MAINZ, Germany — German police raided 18 properties and arrested three people Tuesday in connection with last year’s brazen jewelry heist at a museum housing one of Europe’s most important collections of royal treasures, officials said.

Police searched apartments, garages and vehicles, mainly in the Neukoelln district of Berlin, for the stolen treasures and other evidence, including media storage devices, clothing and tools.

More than 1,600 officers were involved in the morning raids, police said.

Last November’s heist was caught on security camera footage, which showed two men using an ax to break into world-renowned Dresden’s Grünes Gewölbe museum, or the Green Vault. The men escaped with more than a dozen pieces of 18th century jewelry, authorities said.

It’s not clear if the two men in the surveillance video were among those arrested Tuesday.

Dresden police spokesman Thomas Geithner told NBC News the three suspects arrested are German citizens and are associated with a Berlin family-linked gang.

Geithner could not confirm if any of the stolen items have been recovered.

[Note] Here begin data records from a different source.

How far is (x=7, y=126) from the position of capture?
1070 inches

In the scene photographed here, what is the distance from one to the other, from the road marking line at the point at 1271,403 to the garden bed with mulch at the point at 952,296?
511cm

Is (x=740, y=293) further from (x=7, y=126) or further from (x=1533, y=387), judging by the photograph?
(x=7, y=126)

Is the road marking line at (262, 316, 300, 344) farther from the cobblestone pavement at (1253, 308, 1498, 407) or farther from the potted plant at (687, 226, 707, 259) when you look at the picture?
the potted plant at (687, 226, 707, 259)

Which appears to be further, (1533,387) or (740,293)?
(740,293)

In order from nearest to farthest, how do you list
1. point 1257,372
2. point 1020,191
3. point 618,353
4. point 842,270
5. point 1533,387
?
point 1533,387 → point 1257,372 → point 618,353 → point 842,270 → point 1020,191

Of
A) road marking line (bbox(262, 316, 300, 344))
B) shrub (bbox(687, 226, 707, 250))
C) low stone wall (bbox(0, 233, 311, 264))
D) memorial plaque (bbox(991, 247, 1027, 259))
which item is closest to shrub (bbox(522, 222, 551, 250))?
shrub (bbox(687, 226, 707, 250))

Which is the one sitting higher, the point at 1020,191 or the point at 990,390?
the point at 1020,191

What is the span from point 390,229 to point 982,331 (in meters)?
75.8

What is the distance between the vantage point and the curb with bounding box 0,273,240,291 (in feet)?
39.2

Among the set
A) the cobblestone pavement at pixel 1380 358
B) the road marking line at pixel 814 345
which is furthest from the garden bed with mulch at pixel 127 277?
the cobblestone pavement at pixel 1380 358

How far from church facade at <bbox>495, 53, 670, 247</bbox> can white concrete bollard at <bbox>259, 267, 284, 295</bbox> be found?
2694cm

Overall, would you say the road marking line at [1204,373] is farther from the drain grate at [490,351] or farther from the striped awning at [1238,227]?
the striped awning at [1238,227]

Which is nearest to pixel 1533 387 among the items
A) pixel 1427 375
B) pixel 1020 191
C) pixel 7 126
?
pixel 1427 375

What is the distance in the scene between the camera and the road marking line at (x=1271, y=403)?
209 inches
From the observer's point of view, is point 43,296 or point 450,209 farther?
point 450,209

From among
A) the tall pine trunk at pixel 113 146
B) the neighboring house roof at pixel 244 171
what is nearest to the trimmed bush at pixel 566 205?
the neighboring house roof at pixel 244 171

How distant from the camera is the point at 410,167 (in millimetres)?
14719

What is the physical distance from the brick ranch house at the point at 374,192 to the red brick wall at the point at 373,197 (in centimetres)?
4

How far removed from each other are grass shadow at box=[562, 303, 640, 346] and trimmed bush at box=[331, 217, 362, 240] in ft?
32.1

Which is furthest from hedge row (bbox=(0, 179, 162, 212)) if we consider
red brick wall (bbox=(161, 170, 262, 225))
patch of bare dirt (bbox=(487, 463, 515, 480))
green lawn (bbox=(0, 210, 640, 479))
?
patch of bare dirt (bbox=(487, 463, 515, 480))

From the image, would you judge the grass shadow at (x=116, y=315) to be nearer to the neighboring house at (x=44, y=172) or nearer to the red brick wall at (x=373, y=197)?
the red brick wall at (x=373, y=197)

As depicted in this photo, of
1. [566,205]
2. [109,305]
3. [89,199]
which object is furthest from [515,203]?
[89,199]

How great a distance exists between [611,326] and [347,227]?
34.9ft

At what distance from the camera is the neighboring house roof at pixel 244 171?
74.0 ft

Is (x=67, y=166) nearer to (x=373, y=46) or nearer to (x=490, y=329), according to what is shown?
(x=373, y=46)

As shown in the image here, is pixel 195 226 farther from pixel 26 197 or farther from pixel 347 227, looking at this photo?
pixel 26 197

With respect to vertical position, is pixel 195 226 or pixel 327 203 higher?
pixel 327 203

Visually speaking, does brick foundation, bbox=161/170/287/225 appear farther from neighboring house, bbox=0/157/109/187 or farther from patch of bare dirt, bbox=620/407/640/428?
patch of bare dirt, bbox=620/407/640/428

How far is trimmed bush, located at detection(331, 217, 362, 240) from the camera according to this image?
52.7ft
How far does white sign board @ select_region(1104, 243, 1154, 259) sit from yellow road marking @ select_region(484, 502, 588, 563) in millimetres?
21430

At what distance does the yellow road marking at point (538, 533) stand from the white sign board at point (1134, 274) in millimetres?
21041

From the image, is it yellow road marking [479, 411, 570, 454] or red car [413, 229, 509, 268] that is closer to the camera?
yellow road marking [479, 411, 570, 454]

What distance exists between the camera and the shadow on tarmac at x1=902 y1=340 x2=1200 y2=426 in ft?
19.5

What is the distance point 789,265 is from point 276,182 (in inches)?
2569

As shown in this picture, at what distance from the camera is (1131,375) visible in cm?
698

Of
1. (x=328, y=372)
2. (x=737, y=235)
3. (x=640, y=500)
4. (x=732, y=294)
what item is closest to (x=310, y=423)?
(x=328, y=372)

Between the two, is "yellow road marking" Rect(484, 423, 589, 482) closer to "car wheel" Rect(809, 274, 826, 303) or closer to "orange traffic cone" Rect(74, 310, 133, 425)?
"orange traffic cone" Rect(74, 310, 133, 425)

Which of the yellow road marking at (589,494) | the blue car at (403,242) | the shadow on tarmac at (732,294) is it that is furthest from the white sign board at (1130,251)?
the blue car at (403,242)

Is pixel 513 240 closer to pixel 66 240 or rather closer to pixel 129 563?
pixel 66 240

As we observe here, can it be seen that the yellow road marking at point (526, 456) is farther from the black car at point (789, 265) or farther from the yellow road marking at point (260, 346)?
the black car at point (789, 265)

German media reported in the aftermath of the heist that the stolen jewels were worth up to 1 billion euros ($1.2 billion), but the museum said the items taken were “priceless.”

The jewels were part of a museum collection founded in the 18th century by August the Strong, a Saxon ruler who later served as the king of Poland.

One of the museum’s most famous pieces, the 41-carat “Green Diamond,” was on loan to New York’s Metropolitan Museum of Art at the time of the heist.

After the burglary, Saxony’s interior minister, Roland Woeller, told reporters that the cultural loss was “inestimable,” and art experts raised concerns that the jewels could disappear forever if the pieces were broken up and their gemstones removed for sale.

The treasures of the Green Vault survived Allied bombing raids in World War II, only to be carted off as war booty by the Soviet Union. They were returned to Dresden, the historic capital of the state of Saxony, in 1958.